(Text under study):
American actress (born 1971)

Katie Finneran (born January 22, 1971) is an American actress best known for her Tony Award–winning performances in the Broadway play Noises Off in 2002, and the musical Promises, Promises in 2010.

==Early life==
Finneran was born in Chicago, Illinois, of Irish Catholic extraction. She was raised in Miami, Florida, where she attended the New World School of the Arts High School. She attended Carnegie Mellon University in Pittsburgh for one year before moving to New York City at age 19 to study acting with Uta Hagen at HB Studio.

==Career==
===Film===
Finneran's biggest film role was as Judy Rose in the remake of George A. Romero's Night of the Living Dead. Her film credits include You've Got Mail, Chicken Little, Liberty Heights, Bewitched, Miss Congeniality 2: Armed and Fabulous, and Death to Smoochy.

(Questions on the material):
[a] Copy the Katie Finneran passage from "Katie Finneran (born" up to and including "at HB Studio.", substituting "performer" for "actress".
[b] Write the next part of the Katie Finneran passage, picking up right after its final sentence.
The rows that follow come from a separate source and are unrelated to the Katie Finneran passage.

(Listed records):
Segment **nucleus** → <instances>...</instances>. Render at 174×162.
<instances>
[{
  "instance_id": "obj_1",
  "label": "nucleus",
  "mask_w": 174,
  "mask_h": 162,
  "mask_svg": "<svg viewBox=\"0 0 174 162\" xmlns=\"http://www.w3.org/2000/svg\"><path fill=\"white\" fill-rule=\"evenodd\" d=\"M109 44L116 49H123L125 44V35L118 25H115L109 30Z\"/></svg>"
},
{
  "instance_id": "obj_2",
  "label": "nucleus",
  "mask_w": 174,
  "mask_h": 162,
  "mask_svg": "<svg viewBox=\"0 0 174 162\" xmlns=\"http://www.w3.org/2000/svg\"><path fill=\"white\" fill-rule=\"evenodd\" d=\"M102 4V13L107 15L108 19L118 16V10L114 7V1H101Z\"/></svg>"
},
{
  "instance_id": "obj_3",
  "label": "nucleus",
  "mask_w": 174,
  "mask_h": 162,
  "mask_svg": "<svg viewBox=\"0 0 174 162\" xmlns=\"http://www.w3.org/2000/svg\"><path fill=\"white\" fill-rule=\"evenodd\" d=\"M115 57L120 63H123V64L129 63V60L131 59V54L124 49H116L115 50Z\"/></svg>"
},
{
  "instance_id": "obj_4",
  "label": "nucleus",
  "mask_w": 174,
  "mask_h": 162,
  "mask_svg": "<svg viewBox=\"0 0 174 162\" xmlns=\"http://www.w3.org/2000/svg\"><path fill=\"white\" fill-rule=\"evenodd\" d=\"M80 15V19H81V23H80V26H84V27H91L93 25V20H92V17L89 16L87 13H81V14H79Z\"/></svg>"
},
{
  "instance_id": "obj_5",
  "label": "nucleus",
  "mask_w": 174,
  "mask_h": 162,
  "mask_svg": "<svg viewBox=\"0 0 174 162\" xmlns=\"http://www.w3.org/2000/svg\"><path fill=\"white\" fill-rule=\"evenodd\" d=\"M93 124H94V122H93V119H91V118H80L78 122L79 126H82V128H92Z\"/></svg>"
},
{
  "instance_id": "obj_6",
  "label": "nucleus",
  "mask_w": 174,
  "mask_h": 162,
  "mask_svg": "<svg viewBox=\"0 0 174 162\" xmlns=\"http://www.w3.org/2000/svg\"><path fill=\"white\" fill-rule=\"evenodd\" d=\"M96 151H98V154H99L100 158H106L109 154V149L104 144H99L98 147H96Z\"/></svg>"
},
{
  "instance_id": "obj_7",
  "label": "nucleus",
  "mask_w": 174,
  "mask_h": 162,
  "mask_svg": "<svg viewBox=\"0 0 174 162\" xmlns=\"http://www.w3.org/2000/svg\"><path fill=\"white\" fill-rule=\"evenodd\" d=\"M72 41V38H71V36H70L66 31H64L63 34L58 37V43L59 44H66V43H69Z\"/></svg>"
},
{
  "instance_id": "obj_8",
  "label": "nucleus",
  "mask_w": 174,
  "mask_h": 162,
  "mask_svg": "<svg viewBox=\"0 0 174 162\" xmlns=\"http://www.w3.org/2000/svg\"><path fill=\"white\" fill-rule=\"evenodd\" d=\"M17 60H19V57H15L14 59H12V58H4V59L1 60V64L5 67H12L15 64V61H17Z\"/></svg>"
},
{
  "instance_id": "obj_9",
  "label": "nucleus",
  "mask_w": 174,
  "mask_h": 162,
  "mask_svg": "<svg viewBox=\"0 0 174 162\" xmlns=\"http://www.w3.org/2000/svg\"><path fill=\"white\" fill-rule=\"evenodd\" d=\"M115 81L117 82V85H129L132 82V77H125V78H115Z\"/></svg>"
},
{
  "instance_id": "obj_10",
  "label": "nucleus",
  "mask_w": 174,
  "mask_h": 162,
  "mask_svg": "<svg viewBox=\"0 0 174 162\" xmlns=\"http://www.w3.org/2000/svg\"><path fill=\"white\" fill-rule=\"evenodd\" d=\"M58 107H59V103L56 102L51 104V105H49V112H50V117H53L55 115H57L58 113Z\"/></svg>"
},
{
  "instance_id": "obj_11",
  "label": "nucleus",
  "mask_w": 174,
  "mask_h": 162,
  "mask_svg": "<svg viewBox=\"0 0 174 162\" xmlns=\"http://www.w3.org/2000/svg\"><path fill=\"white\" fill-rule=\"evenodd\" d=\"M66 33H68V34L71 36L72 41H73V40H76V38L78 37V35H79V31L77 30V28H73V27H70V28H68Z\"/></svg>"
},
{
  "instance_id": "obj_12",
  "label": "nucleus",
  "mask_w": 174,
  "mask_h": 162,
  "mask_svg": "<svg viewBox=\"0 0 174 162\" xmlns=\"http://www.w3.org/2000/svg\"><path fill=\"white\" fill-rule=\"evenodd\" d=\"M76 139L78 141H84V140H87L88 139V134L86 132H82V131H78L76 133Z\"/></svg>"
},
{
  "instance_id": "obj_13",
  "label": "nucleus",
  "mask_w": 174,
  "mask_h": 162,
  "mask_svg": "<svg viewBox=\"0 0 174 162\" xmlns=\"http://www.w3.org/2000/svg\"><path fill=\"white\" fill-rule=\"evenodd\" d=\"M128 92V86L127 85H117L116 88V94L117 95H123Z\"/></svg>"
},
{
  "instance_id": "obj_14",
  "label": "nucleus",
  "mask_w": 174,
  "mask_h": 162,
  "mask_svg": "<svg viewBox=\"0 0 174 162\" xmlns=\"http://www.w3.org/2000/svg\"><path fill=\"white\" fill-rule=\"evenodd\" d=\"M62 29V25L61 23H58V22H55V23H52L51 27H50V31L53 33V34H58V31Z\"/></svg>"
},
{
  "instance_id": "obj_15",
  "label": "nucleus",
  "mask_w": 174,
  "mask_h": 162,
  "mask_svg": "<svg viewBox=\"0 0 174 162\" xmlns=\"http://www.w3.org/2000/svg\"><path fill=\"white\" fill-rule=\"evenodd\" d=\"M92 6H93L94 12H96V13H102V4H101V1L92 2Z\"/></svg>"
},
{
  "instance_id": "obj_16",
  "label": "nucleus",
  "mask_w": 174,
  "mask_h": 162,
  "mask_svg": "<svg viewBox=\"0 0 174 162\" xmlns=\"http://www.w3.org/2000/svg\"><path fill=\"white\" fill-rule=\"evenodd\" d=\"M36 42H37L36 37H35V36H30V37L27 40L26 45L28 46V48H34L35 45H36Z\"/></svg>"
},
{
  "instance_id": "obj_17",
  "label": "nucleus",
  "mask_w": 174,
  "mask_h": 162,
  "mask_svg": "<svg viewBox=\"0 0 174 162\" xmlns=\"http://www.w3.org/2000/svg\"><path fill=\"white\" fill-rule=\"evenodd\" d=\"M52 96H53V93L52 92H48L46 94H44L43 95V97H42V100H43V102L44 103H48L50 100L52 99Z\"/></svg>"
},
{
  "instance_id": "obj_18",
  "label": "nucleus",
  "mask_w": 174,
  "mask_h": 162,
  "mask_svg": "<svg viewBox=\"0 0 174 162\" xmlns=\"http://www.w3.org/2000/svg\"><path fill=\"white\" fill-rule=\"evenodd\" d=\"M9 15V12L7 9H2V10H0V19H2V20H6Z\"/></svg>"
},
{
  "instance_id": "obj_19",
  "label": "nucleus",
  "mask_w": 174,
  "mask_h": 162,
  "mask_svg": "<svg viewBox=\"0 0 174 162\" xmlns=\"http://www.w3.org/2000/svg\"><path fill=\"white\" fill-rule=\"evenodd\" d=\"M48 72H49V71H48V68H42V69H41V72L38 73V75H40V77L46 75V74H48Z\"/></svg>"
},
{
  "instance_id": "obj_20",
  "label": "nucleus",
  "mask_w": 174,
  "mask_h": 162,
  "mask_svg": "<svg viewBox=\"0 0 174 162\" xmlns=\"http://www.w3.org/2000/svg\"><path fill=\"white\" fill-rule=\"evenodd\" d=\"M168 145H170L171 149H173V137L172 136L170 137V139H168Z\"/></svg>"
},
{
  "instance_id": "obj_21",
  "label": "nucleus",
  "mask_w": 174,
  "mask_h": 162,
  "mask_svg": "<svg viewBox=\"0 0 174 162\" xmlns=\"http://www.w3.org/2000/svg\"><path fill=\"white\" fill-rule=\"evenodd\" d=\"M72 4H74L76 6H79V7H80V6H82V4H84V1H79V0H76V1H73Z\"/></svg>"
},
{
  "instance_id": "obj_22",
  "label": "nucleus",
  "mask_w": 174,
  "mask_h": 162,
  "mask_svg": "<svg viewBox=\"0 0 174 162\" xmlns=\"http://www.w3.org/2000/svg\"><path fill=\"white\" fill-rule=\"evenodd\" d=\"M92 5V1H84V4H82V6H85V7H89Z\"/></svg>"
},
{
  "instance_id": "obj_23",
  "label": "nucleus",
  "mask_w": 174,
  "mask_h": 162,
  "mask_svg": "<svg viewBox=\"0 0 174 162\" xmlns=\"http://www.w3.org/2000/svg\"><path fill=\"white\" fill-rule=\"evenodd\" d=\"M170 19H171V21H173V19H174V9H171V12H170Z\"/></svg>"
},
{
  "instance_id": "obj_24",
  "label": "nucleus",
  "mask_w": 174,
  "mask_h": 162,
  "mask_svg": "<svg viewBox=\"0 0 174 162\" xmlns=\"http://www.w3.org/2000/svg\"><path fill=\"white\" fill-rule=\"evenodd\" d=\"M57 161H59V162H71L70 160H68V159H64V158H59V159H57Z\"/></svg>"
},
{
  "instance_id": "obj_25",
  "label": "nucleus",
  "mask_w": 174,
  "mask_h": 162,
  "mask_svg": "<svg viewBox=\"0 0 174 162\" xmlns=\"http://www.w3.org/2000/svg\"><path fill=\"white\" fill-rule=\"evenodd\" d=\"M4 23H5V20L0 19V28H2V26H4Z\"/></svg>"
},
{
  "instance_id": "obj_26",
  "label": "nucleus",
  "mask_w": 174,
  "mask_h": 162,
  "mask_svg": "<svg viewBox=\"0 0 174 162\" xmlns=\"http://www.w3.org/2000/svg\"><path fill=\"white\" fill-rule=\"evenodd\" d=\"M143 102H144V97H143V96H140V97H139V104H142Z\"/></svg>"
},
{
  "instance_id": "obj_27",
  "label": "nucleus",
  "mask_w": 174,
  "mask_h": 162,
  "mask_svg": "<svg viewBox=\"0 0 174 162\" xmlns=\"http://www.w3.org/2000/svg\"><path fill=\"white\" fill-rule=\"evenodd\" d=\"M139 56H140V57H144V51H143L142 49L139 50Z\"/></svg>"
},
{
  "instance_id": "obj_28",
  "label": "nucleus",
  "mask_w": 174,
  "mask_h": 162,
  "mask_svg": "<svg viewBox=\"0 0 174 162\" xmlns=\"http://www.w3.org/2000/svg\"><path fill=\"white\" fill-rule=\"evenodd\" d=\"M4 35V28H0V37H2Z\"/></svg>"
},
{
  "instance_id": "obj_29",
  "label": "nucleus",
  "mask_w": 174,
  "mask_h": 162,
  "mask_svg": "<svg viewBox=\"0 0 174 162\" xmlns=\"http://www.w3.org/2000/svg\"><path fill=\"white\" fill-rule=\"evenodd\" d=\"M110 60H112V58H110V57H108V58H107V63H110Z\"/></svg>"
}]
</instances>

(Answer list):
[a]
Katie Finneran (born January 22, 1971) is an American performer best known for her Tony Award–winning performances in the Broadway play Noises Off in 2002, and the musical Promises, Promises in 2010.

==Early life==
Finneran was born in Chicago, Illinois, of Irish Catholic extraction. She was raised in Miami, Florida, where she attended the New World School of the Arts High School. She attended Carnegie Mellon University in Pittsburgh for one year before moving to New York City at age 19 to study acting with Uta Hagen at HB Studio.

[b]
===Television===
She co-starred in television series Wonderfalls. She was also featured as a part of the cast on the Fox show The Inside, in the short-lived CBS sitcom Bram & Alice, and in many guest roles in shows like Frasier, Sex and the City and Oz. In 2007 Finneran was featured in the new series Drive. She played the sister of the main character, Alex Tully (Nathan Fillion).

In an interview for the DVD of the full series of Wonderfalls, Finneran said that when asked if she felt nervous about playing lesbian immigration attorney Sharon Tyler on Wonderfalls she replied, "I'd rather have people think that I'm a lesbian than a lawyer."

In 2012, she co-starred in the Fox sitcom I Hate My Teenage Daughter. From 2013 to 2014, she played Leigh Henry on the NBC sitcom, The Michael J. Fox Show. She has also appeared in the Netflix series Bloodline.

In April 2019, CBS announced that Finneran would be starring in a recurring role as Naomi in the CBS All Access series Why Women Kill.

In 2022, Finneran starred in The Gilded Age on HBO.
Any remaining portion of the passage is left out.